> _QUOTED PASSAGE_:
==*==

# NSW 23/11 Lane Cove river



## prowler (Oct 29, 2009)

I got the river at about 3pm and headed into the national park and parked next to the boat shed. I'd never fished the river before so i wasn't sure what to expect.
It was nice to get out of that bloody wind though :twisted:








I started with one of my new scum dogs but ended up changing to my favourite sx40 after getting no hits. As soon as i changed the fish started to bite 








The fish were quite small but they are agro little things, not many missed strikes, they hit the little lure so hard!
I got a few slightly bigger models too.








27cm was my best for the day( and my personal best ever  )
















I had heaps of fun catching these little fish, and i cant wait to get back there and park outside the park so I can fish until after dark
( the national park gates are closed at 7pm  ) And i did have to fish my lure out of the trees a few times  unless i cast right in under them the fish weren't interested.
This is definatley my new favourite after work option, especially as it isn't too badly effected by the wind   
Cheers,
Sam.


----------



## paulsod (Dec 28, 2008)

I had heaps of fun catching these little fish.

That sums up all you need to have when you kayak fish.
Well done, Sam

Paul


----------



## COATSEY1 (Jan 31, 2010)

Look like a beautiful spot mate,
well done sammy
coatsey :twisted: :twisted: :twisted:


----------



## Clarkos (Oct 11, 2006)

==*==

> _PROMPT 1_:
How would you sum up the Lane Cove river fishing thread in two sentences?
> _PROMPT 2_:
Could you write out the Lane Cove river fishing thread again, beginning at the words "I had heaps of fun catching these little fish, and" and stopping after "these little fish.", swapping "trees" for "branches"?

==*==

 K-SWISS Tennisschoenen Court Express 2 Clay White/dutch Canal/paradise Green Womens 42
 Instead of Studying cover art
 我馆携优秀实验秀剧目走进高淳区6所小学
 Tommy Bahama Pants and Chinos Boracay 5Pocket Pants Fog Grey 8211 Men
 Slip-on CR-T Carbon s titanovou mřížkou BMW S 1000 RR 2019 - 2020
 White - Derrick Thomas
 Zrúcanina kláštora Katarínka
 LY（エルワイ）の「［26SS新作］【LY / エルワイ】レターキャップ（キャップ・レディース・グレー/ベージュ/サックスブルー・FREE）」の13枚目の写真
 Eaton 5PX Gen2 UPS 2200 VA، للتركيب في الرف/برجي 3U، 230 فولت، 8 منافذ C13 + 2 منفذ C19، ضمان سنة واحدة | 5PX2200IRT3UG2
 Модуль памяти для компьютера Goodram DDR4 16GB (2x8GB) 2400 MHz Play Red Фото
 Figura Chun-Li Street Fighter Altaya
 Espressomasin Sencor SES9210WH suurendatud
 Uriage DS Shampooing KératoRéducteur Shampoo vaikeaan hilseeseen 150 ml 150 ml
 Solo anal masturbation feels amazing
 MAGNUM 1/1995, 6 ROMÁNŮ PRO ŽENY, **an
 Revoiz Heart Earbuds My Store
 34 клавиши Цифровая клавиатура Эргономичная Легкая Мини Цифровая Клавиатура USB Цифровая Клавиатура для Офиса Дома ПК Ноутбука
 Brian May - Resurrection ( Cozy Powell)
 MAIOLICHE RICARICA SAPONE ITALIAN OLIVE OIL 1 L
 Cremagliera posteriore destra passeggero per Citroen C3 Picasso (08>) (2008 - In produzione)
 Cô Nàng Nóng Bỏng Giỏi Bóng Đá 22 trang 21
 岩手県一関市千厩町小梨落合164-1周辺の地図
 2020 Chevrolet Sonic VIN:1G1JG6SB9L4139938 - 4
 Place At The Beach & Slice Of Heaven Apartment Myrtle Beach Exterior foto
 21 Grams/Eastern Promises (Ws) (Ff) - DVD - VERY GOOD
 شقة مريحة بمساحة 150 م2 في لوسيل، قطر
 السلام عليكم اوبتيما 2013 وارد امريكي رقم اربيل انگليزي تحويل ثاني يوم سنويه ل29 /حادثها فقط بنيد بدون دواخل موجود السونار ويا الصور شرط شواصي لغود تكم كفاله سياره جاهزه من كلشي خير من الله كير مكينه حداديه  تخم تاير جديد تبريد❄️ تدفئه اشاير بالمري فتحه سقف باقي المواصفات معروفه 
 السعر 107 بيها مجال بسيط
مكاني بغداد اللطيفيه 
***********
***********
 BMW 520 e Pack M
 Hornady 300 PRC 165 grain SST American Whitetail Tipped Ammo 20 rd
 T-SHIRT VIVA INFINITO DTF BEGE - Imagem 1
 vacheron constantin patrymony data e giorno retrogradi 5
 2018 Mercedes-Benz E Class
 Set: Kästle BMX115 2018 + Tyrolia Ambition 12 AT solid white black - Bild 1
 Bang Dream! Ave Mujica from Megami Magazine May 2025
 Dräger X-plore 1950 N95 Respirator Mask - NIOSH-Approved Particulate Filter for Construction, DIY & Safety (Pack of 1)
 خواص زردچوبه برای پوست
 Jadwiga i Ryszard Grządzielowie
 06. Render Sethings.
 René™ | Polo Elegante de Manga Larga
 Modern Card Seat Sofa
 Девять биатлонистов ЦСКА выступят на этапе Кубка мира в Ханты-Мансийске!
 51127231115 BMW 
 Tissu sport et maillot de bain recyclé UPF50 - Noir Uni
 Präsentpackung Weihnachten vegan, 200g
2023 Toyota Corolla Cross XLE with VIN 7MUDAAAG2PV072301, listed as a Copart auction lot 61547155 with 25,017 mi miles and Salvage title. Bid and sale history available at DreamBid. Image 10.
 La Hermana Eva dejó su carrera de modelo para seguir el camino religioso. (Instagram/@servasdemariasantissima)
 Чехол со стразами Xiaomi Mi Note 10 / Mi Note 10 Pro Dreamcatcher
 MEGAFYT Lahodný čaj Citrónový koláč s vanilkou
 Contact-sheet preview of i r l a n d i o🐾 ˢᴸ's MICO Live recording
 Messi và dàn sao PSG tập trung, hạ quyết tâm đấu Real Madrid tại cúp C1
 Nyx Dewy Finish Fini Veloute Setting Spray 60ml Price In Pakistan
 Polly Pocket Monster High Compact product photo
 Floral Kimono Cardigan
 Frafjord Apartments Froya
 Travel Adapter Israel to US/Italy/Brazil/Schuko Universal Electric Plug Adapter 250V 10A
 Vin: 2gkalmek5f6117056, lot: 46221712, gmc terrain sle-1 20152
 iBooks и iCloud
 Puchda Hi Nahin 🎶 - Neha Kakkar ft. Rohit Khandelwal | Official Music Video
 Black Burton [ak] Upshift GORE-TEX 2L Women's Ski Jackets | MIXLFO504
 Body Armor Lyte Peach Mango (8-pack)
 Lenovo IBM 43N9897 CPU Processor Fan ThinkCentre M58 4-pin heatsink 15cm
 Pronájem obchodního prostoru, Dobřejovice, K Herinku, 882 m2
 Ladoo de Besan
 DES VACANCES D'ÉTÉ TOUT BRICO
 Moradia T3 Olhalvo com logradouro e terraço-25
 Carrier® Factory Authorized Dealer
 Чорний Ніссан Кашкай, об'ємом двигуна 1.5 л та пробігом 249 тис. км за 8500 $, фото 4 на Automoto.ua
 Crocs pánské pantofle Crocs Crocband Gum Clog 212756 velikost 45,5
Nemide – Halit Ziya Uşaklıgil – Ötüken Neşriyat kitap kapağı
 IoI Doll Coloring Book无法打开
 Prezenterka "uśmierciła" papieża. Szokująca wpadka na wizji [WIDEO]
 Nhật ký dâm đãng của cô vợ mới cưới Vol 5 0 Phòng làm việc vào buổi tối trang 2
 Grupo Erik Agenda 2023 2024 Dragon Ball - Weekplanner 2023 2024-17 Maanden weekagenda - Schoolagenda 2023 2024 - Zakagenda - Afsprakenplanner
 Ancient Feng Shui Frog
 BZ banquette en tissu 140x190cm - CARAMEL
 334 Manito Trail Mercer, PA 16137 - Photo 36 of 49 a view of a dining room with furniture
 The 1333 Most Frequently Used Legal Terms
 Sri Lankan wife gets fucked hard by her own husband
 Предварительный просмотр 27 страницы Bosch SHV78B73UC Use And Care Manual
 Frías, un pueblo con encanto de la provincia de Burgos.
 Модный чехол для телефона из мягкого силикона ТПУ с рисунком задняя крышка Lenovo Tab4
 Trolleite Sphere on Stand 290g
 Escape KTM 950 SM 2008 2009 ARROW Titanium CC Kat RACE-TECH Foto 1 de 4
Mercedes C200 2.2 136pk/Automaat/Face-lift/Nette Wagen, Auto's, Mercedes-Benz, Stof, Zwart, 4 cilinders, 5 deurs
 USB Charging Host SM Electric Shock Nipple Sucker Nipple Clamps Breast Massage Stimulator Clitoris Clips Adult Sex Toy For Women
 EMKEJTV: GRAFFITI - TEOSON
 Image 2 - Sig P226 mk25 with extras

==*==

> _ANSWER SPACE 1_:
Sam fished the Lane Cove river for the first time, parking next to the boat shed in the national park, and the fish started to bite after a switch from a new scum dog lure to an sx40, with a best of 27cm, a personal best. Other posters congratulated Sam, and one said it looked like a beautiful spot.

> _ANSWER SPACE 2_:
I had heaps of fun catching these little fish, and i cant wait to get back there and park outside the park so I can fish until after dark
( the national park gates are closed at 7pm  ) And i did have to fish my lure out of the branches a few times  unless i cast right in under them the fish weren't interested.
This is definatley my new favourite after work option, especially as it isn't too badly effected by the wind   
Cheers,
Sam.


----------



## paulsod (Dec 28, 2008)

I had heaps of fun catching these little fish.